As the illness wore off, Cuong was keen to find business partners and spent a lot of time talking to customers to find their needs.
Though many local artists specialized in making erhu, most customers preferred Chinese products. Realizing this, Cuong bought 10 erhus from various places in China for more than VND20 million ($862) to study their composition.
It turned out the instruments were made using seven or eight layers of wood, and they produced good sounds but flaked quickly while their prices were no cheaper than that of Vietnamese products.
He later chose solid wood with the same thickness as the Chinese ones to ensure good sounds. His erhu was well received because of its durability, sturdiness and low price. In just one year the number of his customers has tripled and he also sells other products.
Cuong also studies other instruments to improve his design. He says: “Although this method might be expensive I consider it tuition. I can’t become better on my own.”
With the erhu, he used to ruin hundreds of pieces of varanus skin and python skin. Stretched over the sound diffuser of the erhu, the skin sagged within a month and needed to be replaced. He later learned to stretch the skin in proper weather, which is neither too wet nor too dry. It was only after this problem was overcome that his products became profitable.
A unique feature of his instruments is that many of them are engraved with patterns that are distinctly different from products made by most craftsmen in Vietnam.
Cuong checks his instruments carefully before handing them over to customers. Photo by VnExpress/Trong Nghia.
“Buying an instrument is [tantamount to] buying music, so the sound must be perfect in order to sell.”
Cuong’s wife, Nguyen Thi Nga, 34, says: “He often stays up all night to search for beautiful sounds. My sleep was often disturbed by the sound of my husband playing instruments. I slowly got used to it”.
Six years after returning to the profession, he has a workshop measuring hundreds of square meters and is trusted by many artists.
He personally delivers his products to retail customers even if they live hundreds of kilometers away. His products are sold in more than 10 shops in Hanoi.

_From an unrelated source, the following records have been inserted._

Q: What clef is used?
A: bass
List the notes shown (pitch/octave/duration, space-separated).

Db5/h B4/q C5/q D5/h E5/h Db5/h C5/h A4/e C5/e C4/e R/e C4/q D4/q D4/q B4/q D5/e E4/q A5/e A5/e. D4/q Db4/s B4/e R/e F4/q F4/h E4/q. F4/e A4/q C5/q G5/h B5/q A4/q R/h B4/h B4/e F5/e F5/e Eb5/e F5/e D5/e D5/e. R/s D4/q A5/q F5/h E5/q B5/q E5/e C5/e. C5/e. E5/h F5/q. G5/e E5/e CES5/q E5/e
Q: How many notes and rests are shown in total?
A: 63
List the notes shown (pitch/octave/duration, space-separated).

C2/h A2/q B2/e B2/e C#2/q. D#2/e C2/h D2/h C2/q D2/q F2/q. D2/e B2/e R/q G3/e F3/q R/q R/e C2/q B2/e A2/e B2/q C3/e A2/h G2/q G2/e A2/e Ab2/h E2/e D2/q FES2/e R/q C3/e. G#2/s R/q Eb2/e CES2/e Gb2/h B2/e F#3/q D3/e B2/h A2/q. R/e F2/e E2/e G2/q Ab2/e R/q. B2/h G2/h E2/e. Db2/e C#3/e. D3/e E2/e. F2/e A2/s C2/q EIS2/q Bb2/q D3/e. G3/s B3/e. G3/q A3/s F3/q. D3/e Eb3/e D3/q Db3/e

Cuong invested in a modern sound system so that online customers can feel the sounds. Photo by VnExpress/Trong Nghia.
Every day after finishing work Cuong spends around 10 minutes playing his instruments on live stream for customers. Every time he gets on “stage”, he attracts hundreds of followers. After two years of promoting his instruments in this manner, his revenues have increased significantly.
This year he plans to expand production and train more workers to preserve the traditional craft in his village.
“I have seen customers who traveled hundreds of kilometers to buy his instrument,” Tua, the commune chairman, says. “He not only creates jobs for dozens of locals but also helps preserve Dao Xa village’s craft village status.”